Un pied sur le sol qui s’effrite, un rocher au bord d’un océan de granite et de sable, un morceau d’infini jusqu’à l’horizon, et puis enfin elle, impassible sur ce plongeoir de pierre. Les cheveux et l’écharpe au vent, le premier lieutenant rendu dans un corps de fillette attendait, prête.
Elle ne bougea pas d’un pouce quand Matt marcha jusqu’à elle, elle ne prit même pas la peine de se retourner, elle savait. Shiva étant Shiva, elle fut impitoyable, sèche et cassante d’entrée de jeu.
«  Tu en as mis du temps, j’ai cru que tu allais te dégonfler. Au bruit de ferraille que tu trimballes avec toi j’imagine que les bouseux t’ont filé une armure ? Les choses vont vite par ici. »
Matt s’arrêta à quelques pas de son autre et croisa les bras
« Je t’ai connue plus subtile quand il s’agit de faire de la provoque. Tu me frappes, puis tu me demandes de venir, tu m’insultes. Qu’est-ce que tu veux ?
- Ce que je veux ? Ne joues pas au con avec moi Matt, ça ne marcheras pas. Je suis toi -certes en plus classe mais passons. Je ne t’ai pas loupé ce matin, ça doit te faire encore un peu mal à ton gout non ? Tu as toujours été si sensible. »

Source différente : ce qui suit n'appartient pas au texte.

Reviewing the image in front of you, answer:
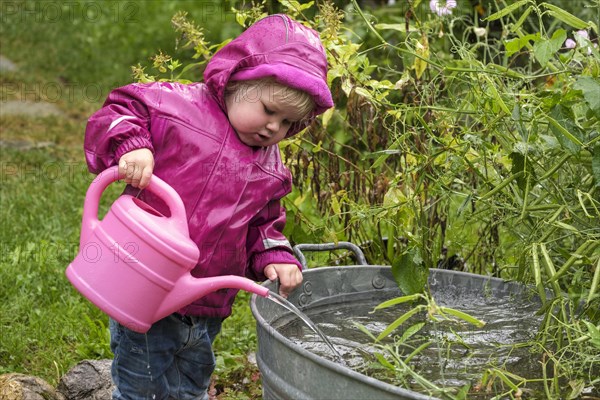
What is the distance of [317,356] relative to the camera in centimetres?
153

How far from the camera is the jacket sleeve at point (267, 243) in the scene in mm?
2240

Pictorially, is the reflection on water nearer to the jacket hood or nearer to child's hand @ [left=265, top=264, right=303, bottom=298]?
child's hand @ [left=265, top=264, right=303, bottom=298]

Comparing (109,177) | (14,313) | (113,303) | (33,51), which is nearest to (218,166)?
(109,177)

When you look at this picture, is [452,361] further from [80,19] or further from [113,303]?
[80,19]

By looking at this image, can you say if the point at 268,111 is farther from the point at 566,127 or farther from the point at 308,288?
the point at 566,127

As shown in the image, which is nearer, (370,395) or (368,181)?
(370,395)

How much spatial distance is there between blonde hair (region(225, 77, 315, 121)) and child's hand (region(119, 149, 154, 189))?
0.31m

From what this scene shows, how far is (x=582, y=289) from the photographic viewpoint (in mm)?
2102

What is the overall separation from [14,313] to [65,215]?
116 centimetres

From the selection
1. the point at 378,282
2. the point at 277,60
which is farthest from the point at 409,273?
the point at 277,60

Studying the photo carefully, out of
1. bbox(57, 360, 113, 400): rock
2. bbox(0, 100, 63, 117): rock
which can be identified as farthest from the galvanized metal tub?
bbox(0, 100, 63, 117): rock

Matt serra les dents, il passa une main sur son ventre encore douloureux, mais il se ressaisit. Il connaissait trop bien son clone pour s’arrêter à ce genre de provocation, il n’était pas venu pour se quereller, il ne devait pas entrer dans son jeu.
«  Je ne vais pas me battre avec toi – je ne t’accorderais pas ce plaisir. Je vais nous sortir de là. »
La jeune femme n’eut comme réponse qu’un faux rire mesquin. Avant de prendre un visage glacial et meurtrier, exactement comme elle l’avait fait avec Von Asim, nota Matt.
«  Nous sortir de là ? C’est moi qui suis en charge de l’opération, tu n’es qu’une variable improbable qui est venu s’immiscer dans mes plans. Pour ta gouverne, tout se passe comme prévu. »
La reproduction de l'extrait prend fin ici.